* BRIEF
Collect each line of the listing below that contains the string "millimetres".

(Scene-based reasoning records)
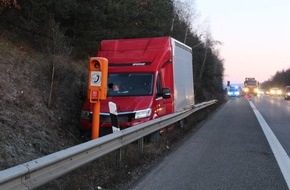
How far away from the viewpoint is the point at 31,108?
1209 cm

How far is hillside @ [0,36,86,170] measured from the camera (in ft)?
32.1

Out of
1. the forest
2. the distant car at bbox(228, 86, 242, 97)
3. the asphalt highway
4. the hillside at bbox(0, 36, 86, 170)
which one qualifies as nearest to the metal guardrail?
the asphalt highway

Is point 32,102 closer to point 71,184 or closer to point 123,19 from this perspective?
point 71,184

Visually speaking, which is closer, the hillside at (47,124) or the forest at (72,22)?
the hillside at (47,124)

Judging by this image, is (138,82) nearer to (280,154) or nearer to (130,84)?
(130,84)

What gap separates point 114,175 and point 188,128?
30.2 ft

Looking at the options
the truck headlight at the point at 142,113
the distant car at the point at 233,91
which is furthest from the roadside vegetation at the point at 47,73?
the distant car at the point at 233,91

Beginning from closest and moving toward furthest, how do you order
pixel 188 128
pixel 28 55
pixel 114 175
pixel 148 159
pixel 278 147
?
pixel 114 175, pixel 148 159, pixel 278 147, pixel 28 55, pixel 188 128

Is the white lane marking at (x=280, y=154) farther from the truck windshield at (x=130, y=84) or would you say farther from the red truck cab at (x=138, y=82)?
the truck windshield at (x=130, y=84)

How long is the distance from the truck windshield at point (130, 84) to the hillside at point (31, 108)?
1.58 metres

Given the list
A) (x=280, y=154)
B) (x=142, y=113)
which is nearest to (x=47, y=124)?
(x=142, y=113)

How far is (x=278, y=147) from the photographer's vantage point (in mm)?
12250

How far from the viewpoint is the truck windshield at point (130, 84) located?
13403mm

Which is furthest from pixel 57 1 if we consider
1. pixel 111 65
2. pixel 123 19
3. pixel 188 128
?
pixel 123 19
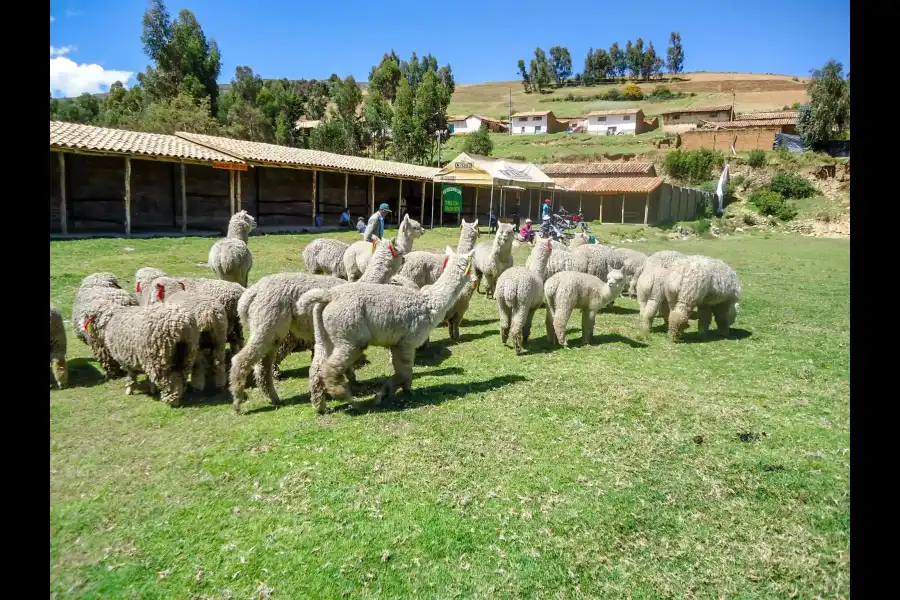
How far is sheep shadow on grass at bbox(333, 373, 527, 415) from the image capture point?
5.90m

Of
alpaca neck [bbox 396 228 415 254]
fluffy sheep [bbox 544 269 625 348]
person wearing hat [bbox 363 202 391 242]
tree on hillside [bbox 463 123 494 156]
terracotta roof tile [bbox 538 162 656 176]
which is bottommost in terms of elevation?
fluffy sheep [bbox 544 269 625 348]

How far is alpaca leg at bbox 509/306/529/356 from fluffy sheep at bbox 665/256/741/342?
2.71 metres

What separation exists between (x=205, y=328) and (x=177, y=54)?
4.42 metres

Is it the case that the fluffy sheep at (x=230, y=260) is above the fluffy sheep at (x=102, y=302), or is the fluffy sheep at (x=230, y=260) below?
above

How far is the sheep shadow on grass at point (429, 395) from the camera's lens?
590cm

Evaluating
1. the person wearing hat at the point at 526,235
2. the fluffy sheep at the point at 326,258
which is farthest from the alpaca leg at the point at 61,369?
the person wearing hat at the point at 526,235

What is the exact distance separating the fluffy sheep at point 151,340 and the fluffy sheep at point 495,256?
22.7 feet

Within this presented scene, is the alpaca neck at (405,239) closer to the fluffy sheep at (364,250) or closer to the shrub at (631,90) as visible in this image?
the fluffy sheep at (364,250)

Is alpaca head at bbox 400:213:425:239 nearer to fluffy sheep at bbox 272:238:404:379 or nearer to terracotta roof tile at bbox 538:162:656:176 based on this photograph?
fluffy sheep at bbox 272:238:404:379

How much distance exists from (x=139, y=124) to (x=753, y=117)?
60078mm

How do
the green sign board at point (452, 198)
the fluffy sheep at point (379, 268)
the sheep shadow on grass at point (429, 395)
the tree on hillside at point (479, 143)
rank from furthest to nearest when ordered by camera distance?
the tree on hillside at point (479, 143) < the green sign board at point (452, 198) < the fluffy sheep at point (379, 268) < the sheep shadow on grass at point (429, 395)

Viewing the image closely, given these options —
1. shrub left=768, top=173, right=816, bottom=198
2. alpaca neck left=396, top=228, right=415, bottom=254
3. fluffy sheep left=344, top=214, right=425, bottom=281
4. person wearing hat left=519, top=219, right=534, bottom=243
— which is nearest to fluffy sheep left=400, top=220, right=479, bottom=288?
alpaca neck left=396, top=228, right=415, bottom=254

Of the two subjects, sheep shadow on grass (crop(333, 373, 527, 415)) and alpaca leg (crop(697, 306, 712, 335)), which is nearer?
sheep shadow on grass (crop(333, 373, 527, 415))
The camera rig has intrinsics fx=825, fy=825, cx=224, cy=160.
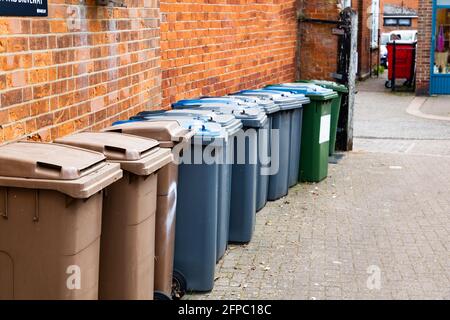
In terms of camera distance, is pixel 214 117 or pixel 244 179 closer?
pixel 214 117

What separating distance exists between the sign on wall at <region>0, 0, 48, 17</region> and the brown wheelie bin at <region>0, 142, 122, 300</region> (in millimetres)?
1158

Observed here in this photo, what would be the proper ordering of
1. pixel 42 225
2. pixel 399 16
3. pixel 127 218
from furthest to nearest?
1. pixel 399 16
2. pixel 127 218
3. pixel 42 225

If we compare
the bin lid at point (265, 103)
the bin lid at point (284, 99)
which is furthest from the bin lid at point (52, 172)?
the bin lid at point (284, 99)

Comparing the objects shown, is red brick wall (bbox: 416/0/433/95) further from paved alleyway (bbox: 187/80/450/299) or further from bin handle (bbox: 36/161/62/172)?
bin handle (bbox: 36/161/62/172)

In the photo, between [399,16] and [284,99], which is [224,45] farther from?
[399,16]

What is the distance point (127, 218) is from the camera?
4715 millimetres

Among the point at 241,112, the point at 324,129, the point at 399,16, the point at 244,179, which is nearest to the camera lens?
the point at 244,179

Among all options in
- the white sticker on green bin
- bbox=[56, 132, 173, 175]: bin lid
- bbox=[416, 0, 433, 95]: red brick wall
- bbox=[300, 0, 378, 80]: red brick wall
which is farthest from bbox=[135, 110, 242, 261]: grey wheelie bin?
bbox=[416, 0, 433, 95]: red brick wall

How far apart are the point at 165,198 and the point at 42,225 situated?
5.10 ft

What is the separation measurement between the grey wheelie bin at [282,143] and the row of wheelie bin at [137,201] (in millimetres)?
43

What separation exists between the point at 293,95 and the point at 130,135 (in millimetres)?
4580

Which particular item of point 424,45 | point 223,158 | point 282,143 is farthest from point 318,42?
point 424,45

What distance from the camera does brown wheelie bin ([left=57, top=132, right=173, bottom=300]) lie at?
15.5 feet

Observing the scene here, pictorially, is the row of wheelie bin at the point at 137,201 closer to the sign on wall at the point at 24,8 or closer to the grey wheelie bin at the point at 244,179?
the grey wheelie bin at the point at 244,179
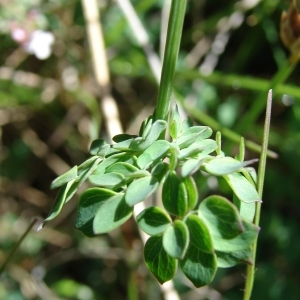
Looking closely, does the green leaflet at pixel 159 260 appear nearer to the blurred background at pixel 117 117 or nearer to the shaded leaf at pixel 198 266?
the shaded leaf at pixel 198 266

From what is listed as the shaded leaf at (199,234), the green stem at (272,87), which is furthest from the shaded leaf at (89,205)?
the green stem at (272,87)

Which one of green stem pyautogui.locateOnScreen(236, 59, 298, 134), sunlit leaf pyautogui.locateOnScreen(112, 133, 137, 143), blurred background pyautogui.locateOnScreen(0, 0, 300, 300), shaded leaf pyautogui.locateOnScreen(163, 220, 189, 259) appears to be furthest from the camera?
blurred background pyautogui.locateOnScreen(0, 0, 300, 300)

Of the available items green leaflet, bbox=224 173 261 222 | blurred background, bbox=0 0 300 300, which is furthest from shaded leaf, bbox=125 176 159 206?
blurred background, bbox=0 0 300 300

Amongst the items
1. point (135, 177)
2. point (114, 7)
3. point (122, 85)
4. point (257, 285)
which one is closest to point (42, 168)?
point (122, 85)

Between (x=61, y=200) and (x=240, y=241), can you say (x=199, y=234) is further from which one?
(x=61, y=200)

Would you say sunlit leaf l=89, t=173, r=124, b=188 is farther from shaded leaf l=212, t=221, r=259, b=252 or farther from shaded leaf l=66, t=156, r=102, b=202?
shaded leaf l=212, t=221, r=259, b=252
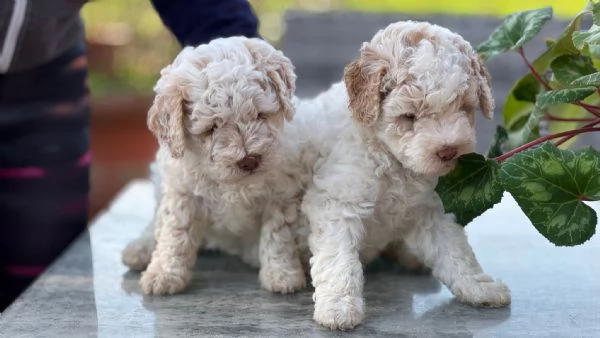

* EXERCISE RESPONSE
What separating distance exists between the sign on wall at <region>0, 0, 48, 17</region> and the brown wheelie bin at <region>0, 142, 122, 300</region> (in millimetres)?
4715 millimetres
What is the separation measurement between the grey wheelie bin at [282,143] and the row of wheelie bin at [137,201] (in millimetres)?
What separation exists between the point at 293,95 and the point at 130,135 (in millimetres)?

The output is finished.